WHEREAS, GMIL received the full amount of the Cash Advance from the Investor on October 27, 2009.
WHEREAS, certain of the conditions to the Investor’s obligation to complete the transactions contemplated by the Stock Purchase Agreement set forth in Article 8 of the Stock Purchase Agreement have not been satisfied.
WHEREAS, the Parties desire to terminate the Stock Purchase Agreement in accordance with Article 10 thereof upon the terms set forth in this Agreement.
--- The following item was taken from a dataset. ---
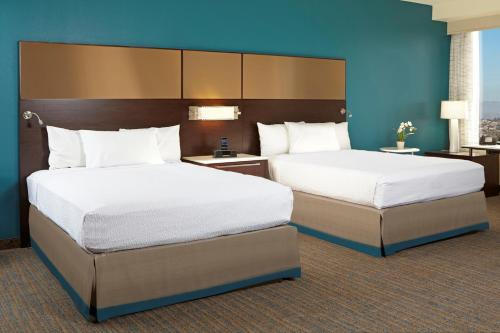 Residence Inn by Marriott Shreveport-Bossier City/Downtown Photo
NOW THEREFORE, in consideration of the foregoing and the mutual covenants and agreements hereinafter set forth, and intending to be legally bound hereby, the Parties hereby agree as follows:
ARTICLE 1
1.1 Termination of Stock Purchase Agreement. Effective as of the date hereof (the “Effective Date”), the Parties hereby terminate the Stock Purchase Agreement pursuant to Section 10.1(a) thereof and upon such termination, except as otherwise specified in this Agreement, the Parties shall be released and discharged from their respective obligations and liabilities under the Stock Purchase Agreement, and none of the Parties shall have any claims (including without limitation any past or existing claims including without limitation, all sums of money, actions proceedings, claims and demand whatsoever which the relevant parties may have against the others for or on account of or in connection with the relevant the Stock Purchase Agreement) against the other Parties, other than in connection with a breach of this Agreement.
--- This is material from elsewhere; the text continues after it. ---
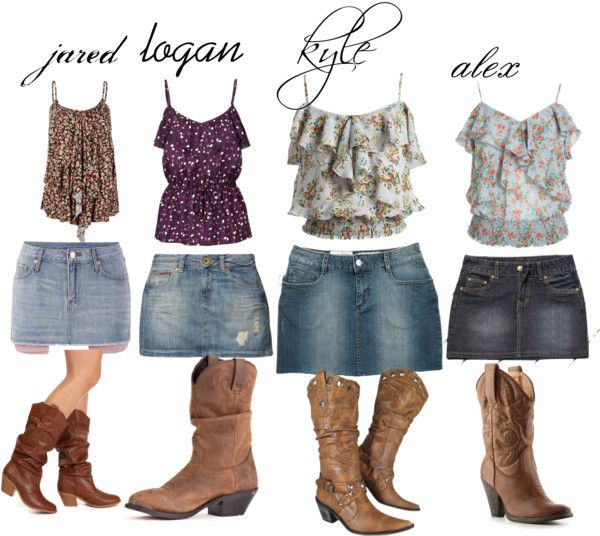 Clothing - Cute! I'd Wear These Outfits In The Summer Even If I Wasn't Going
1.2 Repayment of Cash Advance. Promptly following execution of this Agreement and in any event no later than December 30, 2010, GMIL shall (and the Company and the Stockholders shall cause GMIL to) repay in full the Cash Advance to the Investor. Such repayment of the Cash Advance shall be made through a wire transfer of immediately available funds to an account designated in writing by the Investor. To the extent that the Investor has exercised its right to convert or exchange any portion of the Cash Advance into the Issuer’s Securities (as defined below) or for any Acquiror Securities (as defined below) in accordance with section 1.4 below, the outstanding amount of the Cash Advance payable by GMIL, the Company or the Stockholders shall be reduced accordingly.
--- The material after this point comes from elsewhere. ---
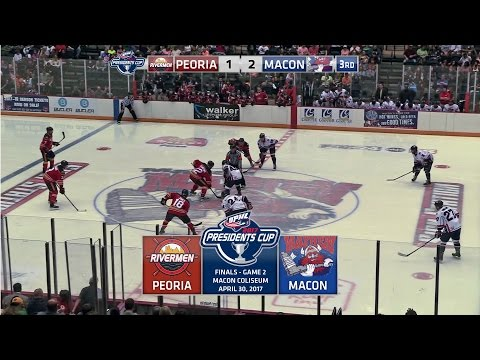 2017 SPHL President's Cup Finals Macon Mayhem vs Peoria Rivermen Game 2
1.3 Personal Guarantee of Xx. Xxxx Tung Ping. Effective as of the Effective Date, Xx. Xxxx Xxxx Xxxx (the “Guarantor”) hereby personally guarantees as principal obligor to the Investor and its successors and assigns all obligations of GMIL, the Company and the Stockholders under this Agreement, including, without limitation, the due and punctual repayment of the Cash Advance, as well as the obligations under Section 1.4 hereunder. The obligation of the Guarantor hereunder shall be unconditional and absolute.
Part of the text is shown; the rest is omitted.